Some ice may be breaking in Uganda. Box Turtle Bulletin links to an essay written by John Nagenda, a senior advisor to President Museveni, opposing the anti-homosexuality bill.
The colorfully written piece brings into focus the part of the bill that I think transcends any particular penalty: death, imprisonment or even misdemeanor fine. Its original sin is its naïve and vicious attempt to enforce purity - to create a Uganda free of "any form of sexual relations between persons of the same sex," and even "the promotion or recognition of such sexual relations," whether inside or outside the country. Its target is only a small minority, but it intends to be comprehensive. Every citizen is coerced into turning in suspected violators, or themselves facing prosecution.
To describe the bill, Nagenda invokes a word Americans will understand -- McCarthyism - and helpfully explains to his fellow Ugandans how witch-hunts occur. But he then offers an even more apt analogy: the Inquisition.
Christians of good conscience have powerful reasons to be hypersensitive about this. There should be no doubt, after the extensive investigative work Box Turtle Bulletin has done, that several American Christians had a formative role in the bill's inception. They have exported their misguided notions about homosexuality, and Ugandan politicians bought the goods, and placed them at the very heart of their new crusade.
The bill states, as a matter of law, that same-sex attraction "is not an innate and immutable characteristic." At the very least, that is a matter of controversy, and it is barely that to anyone who has seriously considered the issue. Only a fringe group of religious fanatics and deranged psychologists manqué insist, today, that homosexuals are just heterosexuals gone wrong, and should man up and marry a good opposite-sex partner.
Nevertheless, this merry band found in some Ugandan politicians the credulous audience lacking in America (at least among politicians who wish to be taken seriously), and the result is what would be expected when ignorant religious beliefs are married to political ambition.
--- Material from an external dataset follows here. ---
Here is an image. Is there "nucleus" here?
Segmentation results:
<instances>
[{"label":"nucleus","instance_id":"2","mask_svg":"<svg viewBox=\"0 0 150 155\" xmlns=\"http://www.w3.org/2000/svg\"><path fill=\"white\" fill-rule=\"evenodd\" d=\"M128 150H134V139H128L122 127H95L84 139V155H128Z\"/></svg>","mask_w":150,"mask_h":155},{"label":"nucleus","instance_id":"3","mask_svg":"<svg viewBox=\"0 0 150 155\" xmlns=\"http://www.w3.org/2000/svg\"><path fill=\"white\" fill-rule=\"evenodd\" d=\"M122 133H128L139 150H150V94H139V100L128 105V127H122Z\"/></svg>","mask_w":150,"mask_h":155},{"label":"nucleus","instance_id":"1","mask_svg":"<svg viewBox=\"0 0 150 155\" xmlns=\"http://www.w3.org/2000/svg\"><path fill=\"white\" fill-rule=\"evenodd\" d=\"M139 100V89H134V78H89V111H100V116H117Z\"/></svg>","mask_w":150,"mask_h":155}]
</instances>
By asserting pseudoscience as an enforceable principle of law, the bill strips homosexuals of their very existence, turns them into nothing more than errant - and criminal - heterosexuals, and enlists all good citizens into the war against them.
This turns homosexuality into heresy. That is what American Christianists have been trying to do here - return us to the days when homosexuality was criminal, homosexuals were ashamed and silent, and heterosexuals could count on the police to enforce that shame and silence. Any citizen with a petty grievance or a niggling suspicion was empowered to press the levers of power. When rumors are evidence, people can destroy one another at will.
It doesn't take a lot to see how much damage that can cause, and has caused - particularly for anyone who's paid even the slightest attention to history. From the Crusades to the Inquisition to the Holocaust, the quest for purity inevitably brings out the worst in us, not the best.
Uganda can avoid learning that lesson the hard way. But they'll need to listen to better advice than America's traveling snake-oil salesmen are giving them. Nagenda's essay is a good sign that common sense may prevail.